Some difficult vocabulary here but it's a very interesting story. (you can double click on words that you don't know to check their meaning)

It's like a story from Tales of the Unexpected, a pair of twins, separated a birth married one another without realizing they were brother and sister. The case has come to light after the high court's annulment of the marriage after the twins found out about their relationship. The peer Lord Olson who highlighted the case in the House of Lords said the twins felt an "inevitable attraction" when they met. Here's our home affairs correspondent Andy Davis.

Although reported for the first time today, this desperately poignant story was first revealed in the House of Lords on December the 10th, by Lord Olson. They were debating the human fertilization and embryology bill, "I was recently in conversation with a high court judge who was telling me the story of the case he recently dealt with and this didn't involve in-vitro fertilization, it involved a normal birth of twins.

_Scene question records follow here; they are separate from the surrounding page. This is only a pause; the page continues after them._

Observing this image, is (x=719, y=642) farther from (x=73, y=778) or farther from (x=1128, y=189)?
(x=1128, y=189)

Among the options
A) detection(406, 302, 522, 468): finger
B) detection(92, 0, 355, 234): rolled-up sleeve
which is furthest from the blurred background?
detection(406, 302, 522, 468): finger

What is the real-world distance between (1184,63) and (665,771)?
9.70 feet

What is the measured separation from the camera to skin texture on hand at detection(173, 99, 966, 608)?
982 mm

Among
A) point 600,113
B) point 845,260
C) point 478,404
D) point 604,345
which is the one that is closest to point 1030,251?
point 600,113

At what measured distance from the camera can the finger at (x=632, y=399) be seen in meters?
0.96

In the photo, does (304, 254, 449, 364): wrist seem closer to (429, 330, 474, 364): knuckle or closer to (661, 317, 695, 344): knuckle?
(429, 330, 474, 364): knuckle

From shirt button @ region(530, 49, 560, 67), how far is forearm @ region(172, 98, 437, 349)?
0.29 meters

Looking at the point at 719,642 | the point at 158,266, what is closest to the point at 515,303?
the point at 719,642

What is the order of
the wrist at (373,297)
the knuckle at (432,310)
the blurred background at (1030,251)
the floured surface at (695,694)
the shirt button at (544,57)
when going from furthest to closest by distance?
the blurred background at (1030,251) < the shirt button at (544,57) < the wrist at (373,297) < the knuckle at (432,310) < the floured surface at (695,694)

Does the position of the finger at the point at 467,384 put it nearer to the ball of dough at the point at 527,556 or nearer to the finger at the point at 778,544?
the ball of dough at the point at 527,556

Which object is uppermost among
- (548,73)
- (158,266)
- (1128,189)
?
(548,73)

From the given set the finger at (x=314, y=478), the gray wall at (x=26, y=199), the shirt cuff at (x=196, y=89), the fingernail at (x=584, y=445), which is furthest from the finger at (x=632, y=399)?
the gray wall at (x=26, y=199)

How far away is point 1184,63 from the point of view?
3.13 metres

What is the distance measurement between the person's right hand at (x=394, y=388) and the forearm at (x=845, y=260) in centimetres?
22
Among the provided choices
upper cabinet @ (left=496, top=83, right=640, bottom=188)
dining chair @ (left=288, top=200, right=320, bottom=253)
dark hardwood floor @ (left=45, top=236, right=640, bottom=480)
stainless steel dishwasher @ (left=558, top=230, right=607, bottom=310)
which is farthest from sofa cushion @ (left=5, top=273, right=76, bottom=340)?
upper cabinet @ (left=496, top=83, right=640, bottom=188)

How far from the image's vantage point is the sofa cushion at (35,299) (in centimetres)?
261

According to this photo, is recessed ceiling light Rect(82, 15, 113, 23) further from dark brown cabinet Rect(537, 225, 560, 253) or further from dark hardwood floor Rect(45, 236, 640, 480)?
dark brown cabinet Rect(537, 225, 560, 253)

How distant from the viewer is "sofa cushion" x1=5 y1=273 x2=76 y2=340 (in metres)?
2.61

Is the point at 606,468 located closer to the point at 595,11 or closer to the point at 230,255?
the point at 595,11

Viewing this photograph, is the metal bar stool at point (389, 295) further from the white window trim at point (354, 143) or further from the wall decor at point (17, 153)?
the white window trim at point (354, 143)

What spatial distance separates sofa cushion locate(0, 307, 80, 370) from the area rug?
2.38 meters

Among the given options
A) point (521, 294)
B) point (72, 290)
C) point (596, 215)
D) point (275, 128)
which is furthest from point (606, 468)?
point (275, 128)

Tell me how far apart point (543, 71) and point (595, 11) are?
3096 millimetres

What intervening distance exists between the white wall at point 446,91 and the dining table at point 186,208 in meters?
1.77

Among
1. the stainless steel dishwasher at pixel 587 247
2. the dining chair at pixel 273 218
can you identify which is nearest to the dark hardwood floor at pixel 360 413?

According to Lord Alton, the two twins, understood to have been born in Britian, were separated at birth--how long ago is not known. Each was adopted by a different family and grew up oblivious to the fact that they had a twin sibling. Then as adults, by pure coincidence, their paths crossed and they fell in love. It was only after they married that they discovered that they were in fact twins. It's not known how they found out. The marriage was subsequently annulled in the high court. No other details have ever been released.

Cases of what is known as accidental incest are incredibly rare according to workers in the adoption field. Given the stringent guidelines governing modern adoption practice in the UK. It is almost inconceivable they say that such a case could be repeated. It is now exceptional for an adopted child to grow up separate from a sibling. But it is in the field of human fertilization with growing numbers of children conceived through donor sperm and eggs that the risk of accidental incest occurring is far more of a reality. Lord Olson and their supporters want the law changed so that children born from donor eggs and sperm have that information recorded with symbols on their birth certificates. But that, say some fertility specialists, would simply backfire.

The suggestion of putting big "D"s on people's birth certificates is to coerce parents, to force people, to brand the offspring with a big D (for donated). And do we really want as a state that sort of control over our lives and the information about us?

This evening Lord Alton declined to discuss in further detail the case of the twins.